Bisa jadi, akar dari defisit itu bukan sekadar kekurangan pemasukan, tapi karena tata kelola keuangan yang amburadul dan praktik pembiaran. Temuan ini seolah jadi potret retaknya sistem kontrol internal di tubuh Pemkot saat itu.
Tantangan Robinsar-Fajar Bersih-bersih Sampah Birokrat
Dampak dari kasus ini tentu enggak berhenti di masa lalu aja, tapi juga jadi beban berat buat pemerintahan baru di bawah kepemimpinan Robinsar.

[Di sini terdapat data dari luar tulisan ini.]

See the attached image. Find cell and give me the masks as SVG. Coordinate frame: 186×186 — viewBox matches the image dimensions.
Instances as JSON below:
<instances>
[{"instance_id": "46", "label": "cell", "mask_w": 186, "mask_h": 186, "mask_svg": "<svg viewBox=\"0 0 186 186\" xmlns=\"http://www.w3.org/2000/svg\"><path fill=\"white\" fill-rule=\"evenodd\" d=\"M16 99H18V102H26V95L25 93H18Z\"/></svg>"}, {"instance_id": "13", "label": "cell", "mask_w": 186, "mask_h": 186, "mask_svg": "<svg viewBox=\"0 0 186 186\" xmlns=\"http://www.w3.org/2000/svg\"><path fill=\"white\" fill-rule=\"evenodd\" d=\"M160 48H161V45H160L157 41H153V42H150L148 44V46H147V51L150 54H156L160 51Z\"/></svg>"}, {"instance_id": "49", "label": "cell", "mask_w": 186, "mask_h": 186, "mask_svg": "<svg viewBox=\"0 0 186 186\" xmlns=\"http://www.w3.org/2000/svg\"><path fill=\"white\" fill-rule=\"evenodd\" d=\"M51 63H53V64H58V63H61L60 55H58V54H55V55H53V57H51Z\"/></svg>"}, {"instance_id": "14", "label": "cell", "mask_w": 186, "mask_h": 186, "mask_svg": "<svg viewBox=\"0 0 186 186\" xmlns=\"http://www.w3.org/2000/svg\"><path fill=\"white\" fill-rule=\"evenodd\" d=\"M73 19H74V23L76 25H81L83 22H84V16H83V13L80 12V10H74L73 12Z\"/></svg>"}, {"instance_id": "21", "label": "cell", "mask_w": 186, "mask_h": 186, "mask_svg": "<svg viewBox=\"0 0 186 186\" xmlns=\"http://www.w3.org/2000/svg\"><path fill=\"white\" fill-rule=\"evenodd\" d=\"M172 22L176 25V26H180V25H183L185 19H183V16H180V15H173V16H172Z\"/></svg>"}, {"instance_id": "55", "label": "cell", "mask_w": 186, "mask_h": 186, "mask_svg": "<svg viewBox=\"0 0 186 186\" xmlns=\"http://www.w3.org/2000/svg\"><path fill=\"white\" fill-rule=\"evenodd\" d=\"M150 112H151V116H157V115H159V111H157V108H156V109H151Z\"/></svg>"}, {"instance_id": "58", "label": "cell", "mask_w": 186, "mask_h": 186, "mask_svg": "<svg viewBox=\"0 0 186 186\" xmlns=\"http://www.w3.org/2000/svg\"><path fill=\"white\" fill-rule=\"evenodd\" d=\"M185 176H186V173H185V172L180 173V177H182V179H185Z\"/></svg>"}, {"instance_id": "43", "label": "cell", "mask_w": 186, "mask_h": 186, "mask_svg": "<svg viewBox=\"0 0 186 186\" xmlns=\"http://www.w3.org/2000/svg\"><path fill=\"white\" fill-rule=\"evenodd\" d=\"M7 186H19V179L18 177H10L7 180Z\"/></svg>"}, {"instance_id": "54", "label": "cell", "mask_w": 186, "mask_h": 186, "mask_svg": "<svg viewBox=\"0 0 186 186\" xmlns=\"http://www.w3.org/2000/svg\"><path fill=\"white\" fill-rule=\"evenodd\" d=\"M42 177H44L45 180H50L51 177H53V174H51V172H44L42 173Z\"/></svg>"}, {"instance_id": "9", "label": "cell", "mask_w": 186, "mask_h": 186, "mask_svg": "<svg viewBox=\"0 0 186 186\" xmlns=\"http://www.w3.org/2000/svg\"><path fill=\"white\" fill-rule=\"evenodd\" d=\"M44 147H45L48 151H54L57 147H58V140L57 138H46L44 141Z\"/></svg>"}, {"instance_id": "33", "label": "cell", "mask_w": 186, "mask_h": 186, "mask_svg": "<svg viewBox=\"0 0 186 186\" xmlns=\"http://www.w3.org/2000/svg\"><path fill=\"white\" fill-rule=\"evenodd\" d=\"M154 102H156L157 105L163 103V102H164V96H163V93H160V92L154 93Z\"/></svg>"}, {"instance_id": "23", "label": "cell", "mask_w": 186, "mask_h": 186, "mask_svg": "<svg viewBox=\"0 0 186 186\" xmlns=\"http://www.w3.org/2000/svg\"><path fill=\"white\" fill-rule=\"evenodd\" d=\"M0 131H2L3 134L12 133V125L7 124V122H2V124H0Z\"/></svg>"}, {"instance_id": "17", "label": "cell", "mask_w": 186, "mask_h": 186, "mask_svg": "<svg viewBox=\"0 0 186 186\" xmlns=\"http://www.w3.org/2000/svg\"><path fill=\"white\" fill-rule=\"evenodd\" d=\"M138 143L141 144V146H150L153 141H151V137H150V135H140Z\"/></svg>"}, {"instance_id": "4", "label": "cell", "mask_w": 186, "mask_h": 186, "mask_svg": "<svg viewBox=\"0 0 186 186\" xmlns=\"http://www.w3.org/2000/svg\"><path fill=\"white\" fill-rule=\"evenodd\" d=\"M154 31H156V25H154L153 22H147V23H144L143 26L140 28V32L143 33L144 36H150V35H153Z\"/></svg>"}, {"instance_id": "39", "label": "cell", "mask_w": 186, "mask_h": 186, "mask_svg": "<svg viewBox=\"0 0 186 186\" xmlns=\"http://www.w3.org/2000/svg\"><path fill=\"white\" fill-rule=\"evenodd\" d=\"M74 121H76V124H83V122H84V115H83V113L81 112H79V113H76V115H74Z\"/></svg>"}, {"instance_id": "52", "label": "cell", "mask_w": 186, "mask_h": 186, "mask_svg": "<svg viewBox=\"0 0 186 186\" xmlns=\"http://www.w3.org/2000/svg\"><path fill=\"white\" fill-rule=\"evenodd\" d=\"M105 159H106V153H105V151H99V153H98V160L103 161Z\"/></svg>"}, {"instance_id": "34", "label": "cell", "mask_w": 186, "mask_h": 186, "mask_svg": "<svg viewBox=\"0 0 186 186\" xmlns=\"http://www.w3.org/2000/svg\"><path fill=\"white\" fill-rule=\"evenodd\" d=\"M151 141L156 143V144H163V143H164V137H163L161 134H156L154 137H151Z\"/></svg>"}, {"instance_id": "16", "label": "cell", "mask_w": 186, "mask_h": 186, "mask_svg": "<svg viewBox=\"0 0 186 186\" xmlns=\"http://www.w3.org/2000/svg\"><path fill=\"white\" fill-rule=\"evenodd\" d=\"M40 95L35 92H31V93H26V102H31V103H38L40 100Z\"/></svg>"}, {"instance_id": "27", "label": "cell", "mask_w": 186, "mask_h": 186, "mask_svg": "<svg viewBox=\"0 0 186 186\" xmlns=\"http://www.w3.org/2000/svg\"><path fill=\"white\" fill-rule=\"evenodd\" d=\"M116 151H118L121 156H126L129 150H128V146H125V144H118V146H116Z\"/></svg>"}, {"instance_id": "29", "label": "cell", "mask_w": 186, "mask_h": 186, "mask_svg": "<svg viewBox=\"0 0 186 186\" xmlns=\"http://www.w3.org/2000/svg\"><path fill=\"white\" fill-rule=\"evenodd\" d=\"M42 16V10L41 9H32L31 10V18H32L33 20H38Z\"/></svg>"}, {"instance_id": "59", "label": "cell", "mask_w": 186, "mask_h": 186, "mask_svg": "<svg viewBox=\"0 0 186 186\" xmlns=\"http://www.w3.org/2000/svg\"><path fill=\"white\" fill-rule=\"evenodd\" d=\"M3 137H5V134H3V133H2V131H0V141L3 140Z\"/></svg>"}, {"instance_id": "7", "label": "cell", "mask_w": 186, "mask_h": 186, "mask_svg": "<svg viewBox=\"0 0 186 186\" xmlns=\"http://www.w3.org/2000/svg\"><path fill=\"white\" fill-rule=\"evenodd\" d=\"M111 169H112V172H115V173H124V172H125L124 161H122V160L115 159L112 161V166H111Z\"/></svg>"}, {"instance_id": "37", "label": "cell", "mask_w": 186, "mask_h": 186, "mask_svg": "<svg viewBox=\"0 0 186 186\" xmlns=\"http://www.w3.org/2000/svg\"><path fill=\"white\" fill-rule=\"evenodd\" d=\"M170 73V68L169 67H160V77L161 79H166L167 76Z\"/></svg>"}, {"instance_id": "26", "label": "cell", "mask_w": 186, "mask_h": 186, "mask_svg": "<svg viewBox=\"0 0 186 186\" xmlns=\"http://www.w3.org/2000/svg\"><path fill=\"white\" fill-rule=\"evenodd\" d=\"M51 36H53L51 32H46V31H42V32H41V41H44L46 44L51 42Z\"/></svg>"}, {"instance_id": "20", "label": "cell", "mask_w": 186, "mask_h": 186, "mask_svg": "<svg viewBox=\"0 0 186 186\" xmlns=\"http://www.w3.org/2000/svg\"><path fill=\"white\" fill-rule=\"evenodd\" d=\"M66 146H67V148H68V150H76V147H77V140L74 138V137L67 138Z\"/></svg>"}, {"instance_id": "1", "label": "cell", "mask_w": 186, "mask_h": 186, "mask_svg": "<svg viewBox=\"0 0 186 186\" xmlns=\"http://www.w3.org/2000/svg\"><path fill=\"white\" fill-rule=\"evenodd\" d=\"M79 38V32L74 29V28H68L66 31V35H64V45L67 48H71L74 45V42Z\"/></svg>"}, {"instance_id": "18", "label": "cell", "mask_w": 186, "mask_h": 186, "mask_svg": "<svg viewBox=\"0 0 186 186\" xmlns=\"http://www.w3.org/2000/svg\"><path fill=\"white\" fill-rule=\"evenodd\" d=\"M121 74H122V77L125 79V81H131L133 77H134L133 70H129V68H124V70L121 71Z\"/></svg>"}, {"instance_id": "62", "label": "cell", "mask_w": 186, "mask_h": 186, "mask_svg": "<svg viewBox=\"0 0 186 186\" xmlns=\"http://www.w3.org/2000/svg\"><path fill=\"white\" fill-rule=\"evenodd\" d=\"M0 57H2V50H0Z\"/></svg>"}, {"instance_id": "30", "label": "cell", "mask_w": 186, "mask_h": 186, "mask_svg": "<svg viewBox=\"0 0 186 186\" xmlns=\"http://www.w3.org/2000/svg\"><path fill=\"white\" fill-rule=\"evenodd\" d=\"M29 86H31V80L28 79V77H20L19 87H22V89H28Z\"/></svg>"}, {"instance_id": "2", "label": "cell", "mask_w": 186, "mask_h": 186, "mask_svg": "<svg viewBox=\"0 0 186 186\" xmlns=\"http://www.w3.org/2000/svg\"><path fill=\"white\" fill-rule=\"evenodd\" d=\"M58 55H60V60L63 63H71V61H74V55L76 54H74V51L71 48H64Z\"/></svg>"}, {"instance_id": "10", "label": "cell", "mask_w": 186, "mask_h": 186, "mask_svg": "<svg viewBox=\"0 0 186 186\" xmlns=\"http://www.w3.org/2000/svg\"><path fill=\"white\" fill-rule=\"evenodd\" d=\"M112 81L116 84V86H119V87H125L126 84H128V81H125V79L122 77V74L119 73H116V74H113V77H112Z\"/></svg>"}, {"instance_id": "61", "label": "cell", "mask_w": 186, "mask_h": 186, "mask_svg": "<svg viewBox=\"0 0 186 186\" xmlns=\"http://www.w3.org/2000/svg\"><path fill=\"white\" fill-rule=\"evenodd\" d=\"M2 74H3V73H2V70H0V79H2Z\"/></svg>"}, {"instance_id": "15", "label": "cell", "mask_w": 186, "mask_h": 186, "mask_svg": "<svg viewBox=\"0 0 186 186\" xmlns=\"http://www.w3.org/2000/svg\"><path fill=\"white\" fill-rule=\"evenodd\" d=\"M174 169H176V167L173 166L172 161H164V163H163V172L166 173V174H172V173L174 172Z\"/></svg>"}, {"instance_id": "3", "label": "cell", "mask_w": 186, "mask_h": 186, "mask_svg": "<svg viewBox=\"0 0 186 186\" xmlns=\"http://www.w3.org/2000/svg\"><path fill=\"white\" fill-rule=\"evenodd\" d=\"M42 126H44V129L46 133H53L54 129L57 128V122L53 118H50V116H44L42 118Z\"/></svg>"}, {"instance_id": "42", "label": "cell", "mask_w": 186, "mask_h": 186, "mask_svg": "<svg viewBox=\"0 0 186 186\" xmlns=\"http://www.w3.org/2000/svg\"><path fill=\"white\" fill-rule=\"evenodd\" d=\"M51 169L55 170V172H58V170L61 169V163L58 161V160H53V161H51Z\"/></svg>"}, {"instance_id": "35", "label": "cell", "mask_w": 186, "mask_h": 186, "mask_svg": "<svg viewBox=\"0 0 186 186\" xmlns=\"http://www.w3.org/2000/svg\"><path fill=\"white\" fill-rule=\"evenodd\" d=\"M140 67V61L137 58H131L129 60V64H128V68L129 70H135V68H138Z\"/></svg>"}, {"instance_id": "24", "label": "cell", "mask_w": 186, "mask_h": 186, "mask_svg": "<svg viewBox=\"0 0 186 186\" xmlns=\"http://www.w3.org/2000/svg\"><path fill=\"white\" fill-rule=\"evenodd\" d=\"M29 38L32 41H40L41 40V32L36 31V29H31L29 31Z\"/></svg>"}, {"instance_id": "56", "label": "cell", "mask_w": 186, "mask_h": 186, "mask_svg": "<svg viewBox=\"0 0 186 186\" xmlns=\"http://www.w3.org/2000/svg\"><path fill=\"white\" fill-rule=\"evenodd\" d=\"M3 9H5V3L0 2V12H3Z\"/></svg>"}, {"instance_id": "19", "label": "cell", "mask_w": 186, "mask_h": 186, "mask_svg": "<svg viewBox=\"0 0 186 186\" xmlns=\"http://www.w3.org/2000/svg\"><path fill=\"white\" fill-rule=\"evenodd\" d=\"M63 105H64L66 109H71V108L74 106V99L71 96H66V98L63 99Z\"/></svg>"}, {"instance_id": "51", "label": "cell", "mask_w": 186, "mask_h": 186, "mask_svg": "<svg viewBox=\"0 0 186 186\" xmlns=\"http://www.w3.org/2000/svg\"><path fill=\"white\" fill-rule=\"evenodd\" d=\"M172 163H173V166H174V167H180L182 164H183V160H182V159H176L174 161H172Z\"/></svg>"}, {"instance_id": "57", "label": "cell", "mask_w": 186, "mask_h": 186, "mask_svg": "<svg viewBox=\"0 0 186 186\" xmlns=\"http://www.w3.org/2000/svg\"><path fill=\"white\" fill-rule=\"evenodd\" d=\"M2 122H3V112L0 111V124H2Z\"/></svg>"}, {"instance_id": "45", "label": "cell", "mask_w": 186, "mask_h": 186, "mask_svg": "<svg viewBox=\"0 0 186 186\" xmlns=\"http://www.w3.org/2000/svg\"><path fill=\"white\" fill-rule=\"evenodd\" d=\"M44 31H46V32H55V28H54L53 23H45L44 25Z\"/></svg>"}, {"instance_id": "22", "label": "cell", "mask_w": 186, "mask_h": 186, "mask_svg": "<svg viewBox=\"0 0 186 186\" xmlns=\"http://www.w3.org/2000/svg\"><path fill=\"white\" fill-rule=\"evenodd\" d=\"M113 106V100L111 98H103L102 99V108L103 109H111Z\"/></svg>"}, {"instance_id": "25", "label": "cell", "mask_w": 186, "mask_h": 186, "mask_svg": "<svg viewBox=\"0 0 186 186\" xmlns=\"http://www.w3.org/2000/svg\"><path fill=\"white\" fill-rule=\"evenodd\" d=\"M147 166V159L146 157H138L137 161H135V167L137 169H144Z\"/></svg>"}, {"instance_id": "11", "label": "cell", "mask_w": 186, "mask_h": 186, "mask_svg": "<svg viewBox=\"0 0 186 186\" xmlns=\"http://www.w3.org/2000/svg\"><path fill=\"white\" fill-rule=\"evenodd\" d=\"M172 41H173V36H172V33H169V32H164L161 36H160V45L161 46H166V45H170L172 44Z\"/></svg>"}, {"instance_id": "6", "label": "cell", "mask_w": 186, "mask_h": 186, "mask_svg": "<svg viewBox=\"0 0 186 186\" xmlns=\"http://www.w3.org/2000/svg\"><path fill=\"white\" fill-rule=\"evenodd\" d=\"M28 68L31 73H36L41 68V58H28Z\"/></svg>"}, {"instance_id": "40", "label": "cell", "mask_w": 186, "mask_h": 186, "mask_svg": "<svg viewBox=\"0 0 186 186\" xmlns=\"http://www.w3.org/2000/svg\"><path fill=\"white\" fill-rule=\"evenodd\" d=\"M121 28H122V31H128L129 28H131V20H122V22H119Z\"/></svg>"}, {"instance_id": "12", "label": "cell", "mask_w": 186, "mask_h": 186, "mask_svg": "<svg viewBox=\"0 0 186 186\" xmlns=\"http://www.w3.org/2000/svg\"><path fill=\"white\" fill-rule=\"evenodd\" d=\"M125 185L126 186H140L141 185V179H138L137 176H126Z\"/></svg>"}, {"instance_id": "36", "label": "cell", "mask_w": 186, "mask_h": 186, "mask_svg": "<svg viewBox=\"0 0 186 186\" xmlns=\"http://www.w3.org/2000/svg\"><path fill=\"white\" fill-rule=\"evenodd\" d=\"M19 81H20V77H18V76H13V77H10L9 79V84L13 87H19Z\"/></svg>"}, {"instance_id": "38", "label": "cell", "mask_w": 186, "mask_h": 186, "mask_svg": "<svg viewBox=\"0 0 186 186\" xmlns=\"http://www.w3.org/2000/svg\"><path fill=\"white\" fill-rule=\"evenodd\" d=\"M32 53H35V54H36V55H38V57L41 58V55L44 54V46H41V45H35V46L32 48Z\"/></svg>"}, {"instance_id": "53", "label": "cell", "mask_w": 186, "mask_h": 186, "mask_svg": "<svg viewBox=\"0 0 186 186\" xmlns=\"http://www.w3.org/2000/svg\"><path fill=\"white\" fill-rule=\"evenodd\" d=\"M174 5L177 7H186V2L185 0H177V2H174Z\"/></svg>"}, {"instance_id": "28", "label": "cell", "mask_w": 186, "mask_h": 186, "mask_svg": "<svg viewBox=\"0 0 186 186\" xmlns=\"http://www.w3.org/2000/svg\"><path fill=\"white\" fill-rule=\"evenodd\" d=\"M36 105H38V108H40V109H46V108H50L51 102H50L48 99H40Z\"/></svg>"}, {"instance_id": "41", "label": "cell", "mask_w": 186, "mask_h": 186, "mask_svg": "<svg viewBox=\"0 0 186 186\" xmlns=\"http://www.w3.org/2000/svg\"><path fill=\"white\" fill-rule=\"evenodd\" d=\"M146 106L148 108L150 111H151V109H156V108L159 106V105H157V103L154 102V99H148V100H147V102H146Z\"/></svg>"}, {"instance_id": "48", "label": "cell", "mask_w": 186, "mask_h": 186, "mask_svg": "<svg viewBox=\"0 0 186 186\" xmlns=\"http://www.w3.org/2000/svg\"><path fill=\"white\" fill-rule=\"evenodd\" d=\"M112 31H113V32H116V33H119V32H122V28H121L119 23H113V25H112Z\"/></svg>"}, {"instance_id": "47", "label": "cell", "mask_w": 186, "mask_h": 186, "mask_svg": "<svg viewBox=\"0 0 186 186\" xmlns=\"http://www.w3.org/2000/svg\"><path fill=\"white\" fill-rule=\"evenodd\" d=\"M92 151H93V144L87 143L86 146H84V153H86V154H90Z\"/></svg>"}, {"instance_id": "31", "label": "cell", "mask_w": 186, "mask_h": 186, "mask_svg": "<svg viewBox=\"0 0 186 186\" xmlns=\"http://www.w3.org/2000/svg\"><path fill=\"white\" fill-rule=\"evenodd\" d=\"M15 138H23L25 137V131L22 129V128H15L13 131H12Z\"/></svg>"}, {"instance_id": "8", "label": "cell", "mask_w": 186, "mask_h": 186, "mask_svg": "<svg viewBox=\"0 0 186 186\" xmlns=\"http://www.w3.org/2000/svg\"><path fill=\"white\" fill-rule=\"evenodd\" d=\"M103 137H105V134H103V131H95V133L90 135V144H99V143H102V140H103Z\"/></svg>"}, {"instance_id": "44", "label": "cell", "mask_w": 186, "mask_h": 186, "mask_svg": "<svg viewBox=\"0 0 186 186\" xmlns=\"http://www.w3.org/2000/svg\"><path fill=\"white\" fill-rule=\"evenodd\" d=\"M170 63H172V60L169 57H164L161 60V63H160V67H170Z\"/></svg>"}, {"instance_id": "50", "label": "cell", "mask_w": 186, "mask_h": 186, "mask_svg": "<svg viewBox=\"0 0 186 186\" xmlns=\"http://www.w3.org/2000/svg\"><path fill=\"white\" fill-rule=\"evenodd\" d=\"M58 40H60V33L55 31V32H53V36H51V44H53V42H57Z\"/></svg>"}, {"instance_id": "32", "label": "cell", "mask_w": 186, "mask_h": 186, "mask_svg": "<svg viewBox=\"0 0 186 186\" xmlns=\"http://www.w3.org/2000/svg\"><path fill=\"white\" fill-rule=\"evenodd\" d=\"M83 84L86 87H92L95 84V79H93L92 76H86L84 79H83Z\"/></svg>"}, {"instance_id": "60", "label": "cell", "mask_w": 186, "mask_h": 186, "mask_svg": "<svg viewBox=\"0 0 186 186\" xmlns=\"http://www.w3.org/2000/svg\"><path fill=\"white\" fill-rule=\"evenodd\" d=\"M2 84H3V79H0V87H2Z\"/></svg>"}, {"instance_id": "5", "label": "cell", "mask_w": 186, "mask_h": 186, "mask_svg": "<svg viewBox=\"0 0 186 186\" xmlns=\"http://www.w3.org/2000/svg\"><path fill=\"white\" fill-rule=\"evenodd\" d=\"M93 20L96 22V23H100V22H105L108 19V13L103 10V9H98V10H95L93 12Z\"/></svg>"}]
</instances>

Secara politik, dia harus menghadapi skeptisisme publik dan citra buruk yang diwariskan dari rezim sebelumnya. Sementara secara administratif, sistem yang ditinggalkan penuh lubang dan rawan temuan serupa.
Ini jelas jadi tantangan besar buat Robinsar untuk bersih-bersih birokrasi dan membangun ulang kepercayaan warga. Di sinilah pentingnya dukungan dari masyarakat, karena perubahan enggak bisa jalan kalau cuma ditanggung satu orang di pucuk pemerintahan. Kawal terus dan laporkan apabila ada anomali tata kelola pemerintahan Kota Cilegon.
Publik Berharap Birokrasi Bersih dan Transparan
Kasus ini membuka tabir bahwa sistem pengelolaan honor di lingkungan Pemkot Cilegon perlu pembenahan serius. Terlebih dengan terseretnya nama mantan kepala daerah, publik patut curiga dan mendesak transparansi lebih lanjut. Jangan sampai ini jadi pola korupsi yang dibungkus “legal” lewat administrasi yang rancu.
Dulurnet, siapapun pasti setuju untuk mendorong pengusutan kasus ini secara tuntas. Masyarakat berhak tahu, siapa yang seharusnya bertanggung jawab, dan apakah ini cuma puncak gunung es dari praktik serupa?